## Start The input
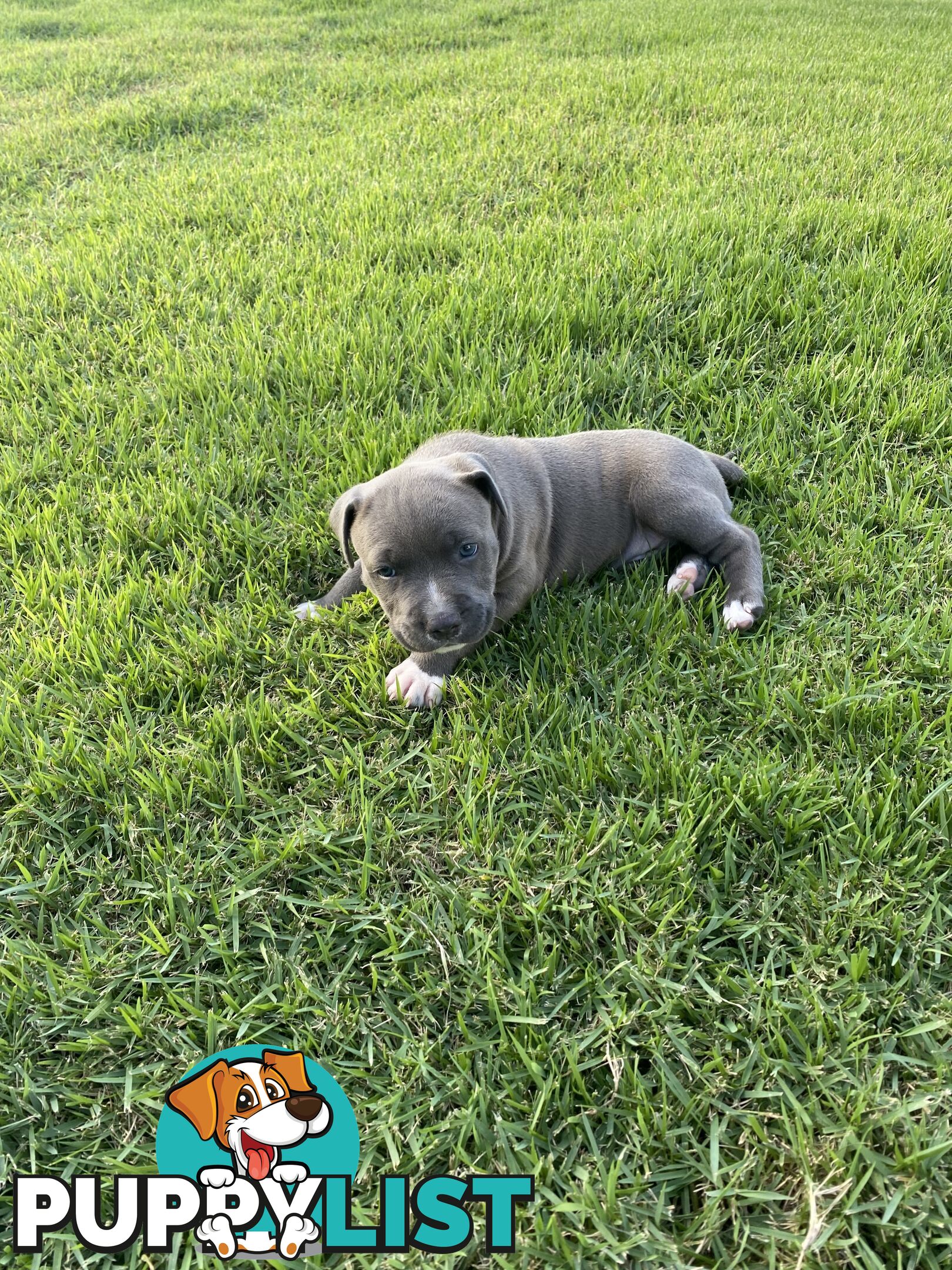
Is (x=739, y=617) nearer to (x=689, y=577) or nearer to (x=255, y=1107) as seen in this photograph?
(x=689, y=577)

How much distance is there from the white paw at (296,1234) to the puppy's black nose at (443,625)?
1.70 metres

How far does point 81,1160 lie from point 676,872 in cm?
172

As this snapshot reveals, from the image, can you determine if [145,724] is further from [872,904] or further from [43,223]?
[43,223]

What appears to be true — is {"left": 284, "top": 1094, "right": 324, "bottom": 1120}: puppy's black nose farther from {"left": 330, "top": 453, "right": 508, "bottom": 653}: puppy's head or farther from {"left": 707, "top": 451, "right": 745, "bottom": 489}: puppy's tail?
{"left": 707, "top": 451, "right": 745, "bottom": 489}: puppy's tail

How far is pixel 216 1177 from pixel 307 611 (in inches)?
81.5

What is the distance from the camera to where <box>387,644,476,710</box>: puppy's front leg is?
3.15m

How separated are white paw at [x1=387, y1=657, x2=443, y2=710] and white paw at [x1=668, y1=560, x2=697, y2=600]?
3.52 feet

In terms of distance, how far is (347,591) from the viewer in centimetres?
360

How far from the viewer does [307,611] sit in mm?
3551

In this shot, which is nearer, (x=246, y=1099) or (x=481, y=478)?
(x=246, y=1099)

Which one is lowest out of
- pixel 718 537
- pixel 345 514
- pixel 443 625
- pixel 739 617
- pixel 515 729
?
pixel 515 729

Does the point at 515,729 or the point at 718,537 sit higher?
the point at 718,537

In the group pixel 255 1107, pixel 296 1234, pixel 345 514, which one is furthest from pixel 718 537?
pixel 296 1234

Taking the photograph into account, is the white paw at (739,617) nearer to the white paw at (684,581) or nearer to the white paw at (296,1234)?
the white paw at (684,581)
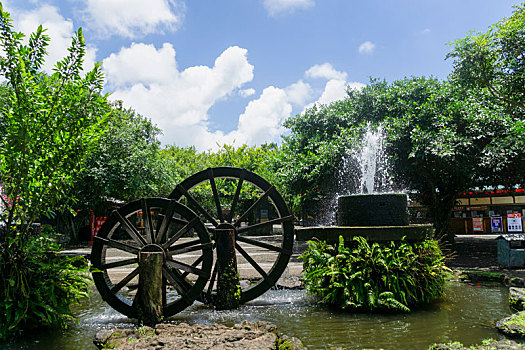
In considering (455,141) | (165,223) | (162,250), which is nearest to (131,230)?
(165,223)

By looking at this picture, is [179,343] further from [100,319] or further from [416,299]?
[416,299]

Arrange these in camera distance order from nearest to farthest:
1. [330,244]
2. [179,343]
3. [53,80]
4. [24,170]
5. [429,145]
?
[179,343]
[24,170]
[53,80]
[330,244]
[429,145]

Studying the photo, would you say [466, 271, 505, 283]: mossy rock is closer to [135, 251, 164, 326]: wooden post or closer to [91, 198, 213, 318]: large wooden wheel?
[91, 198, 213, 318]: large wooden wheel

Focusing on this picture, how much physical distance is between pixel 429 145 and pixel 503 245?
346cm

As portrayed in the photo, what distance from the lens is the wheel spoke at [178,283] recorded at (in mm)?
5875

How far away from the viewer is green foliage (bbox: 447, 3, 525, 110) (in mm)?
9859

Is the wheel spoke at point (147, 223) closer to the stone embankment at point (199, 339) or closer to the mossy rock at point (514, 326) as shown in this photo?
the stone embankment at point (199, 339)

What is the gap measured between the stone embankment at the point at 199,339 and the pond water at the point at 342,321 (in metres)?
0.66

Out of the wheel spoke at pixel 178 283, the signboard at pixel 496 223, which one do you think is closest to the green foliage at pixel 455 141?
the wheel spoke at pixel 178 283

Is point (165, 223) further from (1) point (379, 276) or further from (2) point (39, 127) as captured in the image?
(1) point (379, 276)

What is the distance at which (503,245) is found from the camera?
9742 millimetres

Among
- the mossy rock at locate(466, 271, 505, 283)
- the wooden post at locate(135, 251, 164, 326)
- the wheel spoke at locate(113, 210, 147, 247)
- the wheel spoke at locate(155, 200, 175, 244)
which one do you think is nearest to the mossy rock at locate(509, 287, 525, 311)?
the mossy rock at locate(466, 271, 505, 283)

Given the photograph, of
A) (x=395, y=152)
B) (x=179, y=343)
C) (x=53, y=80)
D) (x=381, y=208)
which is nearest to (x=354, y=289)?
(x=381, y=208)

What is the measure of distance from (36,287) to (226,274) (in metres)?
2.75
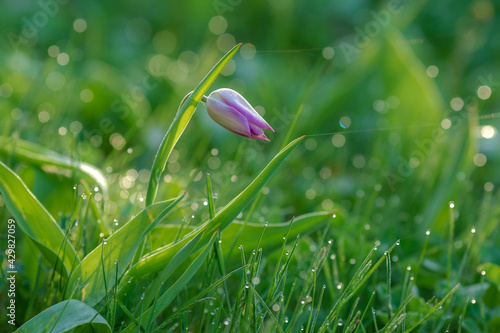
## End The input
Task objective: Count the lines in the listing that contain the string "stone", treating uppercase and lowercase as different, and give only that number.

Result for this task: 3